2. Strategic Governance and the MPNU Value Upside
Addressing investors during the AGM, Seplat’s Board Chairman, Senator Udoma Udo Udoma, emphasized that having an investor with Elumelu’s deep corporate track record join the board brings significant strategic value.
The transaction is uniquely timed to capture the massive upside of Seplat’s recent landmark acquisition of ExxonMobil’s shallow-water assets through Mobil Producing Nigeria Unlimited (MPNU). The successful completion of the MPNU deal has dramatically expanded Seplat’s working interest production—surging from 52,947 barrels of oil equivalent per day (boepd) to a staggering 131,506 boepd.
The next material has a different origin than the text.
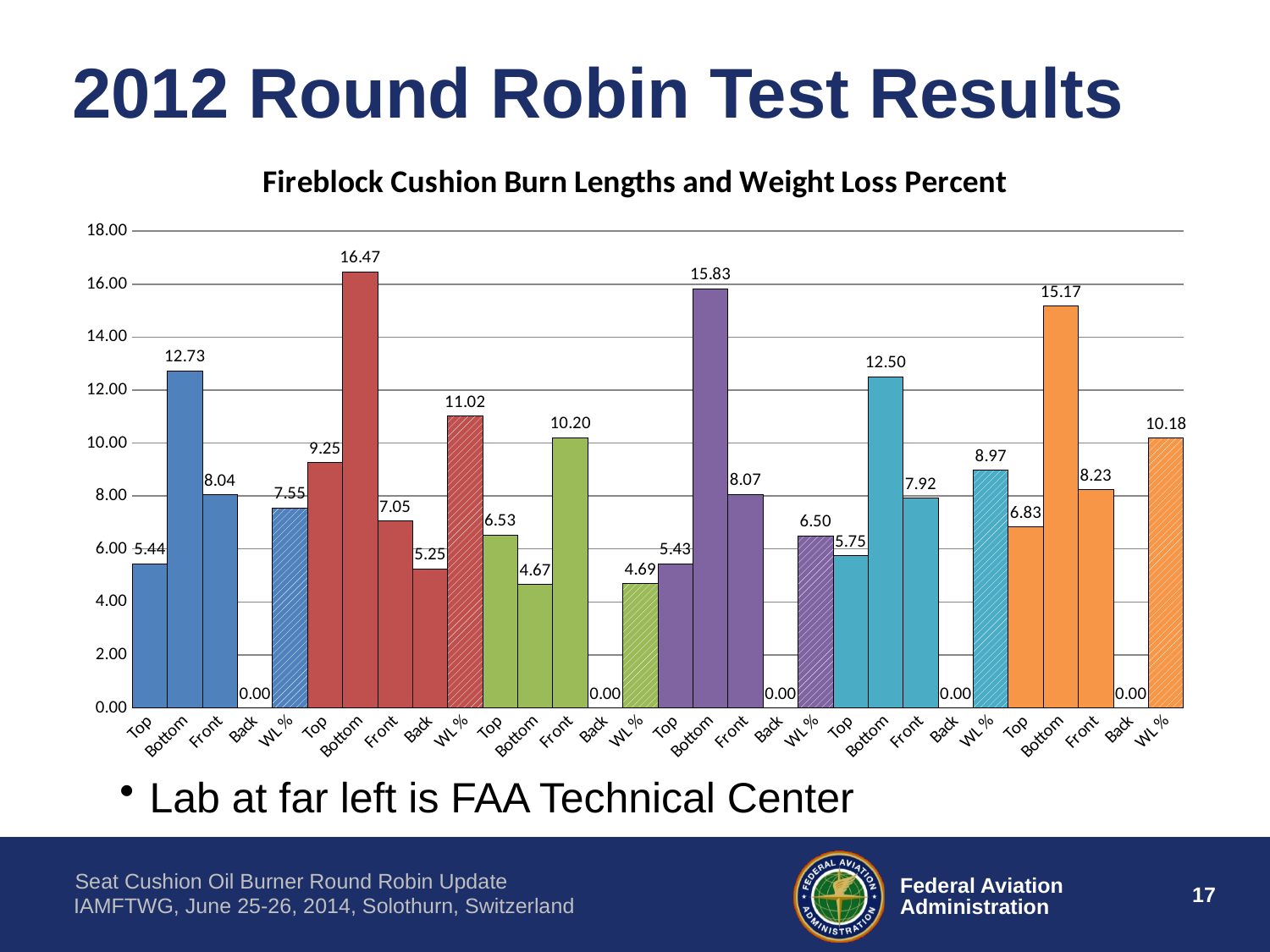
Which is larger: the Bottom bar in the purple group or the Bottom bar in the teal group? Bottom in the purple group (15.83) What is the value of the Bottom bar in the far-left blue group? 12.73 Is the WL % value in the far-right orange group greater or less than 10.00? greater What is the value of the Bottom bar in the far-right orange group? 15.17 How many bars are plotted on the chart in total? 30 What is the title of the chart? Fireblock Cushion Burn Lengths and Weight Loss Percent Which bar has the highest value on the chart? Bottom in the red group (16.47) What is the value of the Front bar in the green group (third group from the left)? 10.20 How many groups of bars (labs) are shown on the chart? 6 What is the value of the WL % bar in the red group (second group from the left)? 11.02 What kind of chart is shown on the slide? bar chart What is the difference between the Bottom bar (16.47) and the Top bar (9.25) in the red group? 7.22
This gives Heirs Energies a proportional claim to a far larger, high-yielding offshore asset base and dominant domestic gas reserve pipelines.
3. Succession Metrics and CAMA Statutory Mandates
Alongside Elumelu’s confirmation, shareholders approved the appointment of former NECA President Larry Ettah as an Independent Non-Executive Director, while reappointing PricewaterhouseCoopers (PwC) as external auditors.
In strict compliance with transparency guidelines under Nigeria’s Companies and Allied Matters Act (CAMA), the AGM notice formally disclosed that key veteran board members, including Chairman Udoma Udo Udoma and Ernest Ebi, have hit or passed the age threshold of 70. This statutory disclosure has accelerated conversations among institutional investors regarding long-term corporate succession planning.
Backed by soaring cash flows and optimized production metrics from its new offshore fields, Seplat used the AGM to announce a bold commitment to pay out $1 billion in cumulative dividends to shareholders over the next five years, marking a highly lucrative new chapter for its expanded local investor base.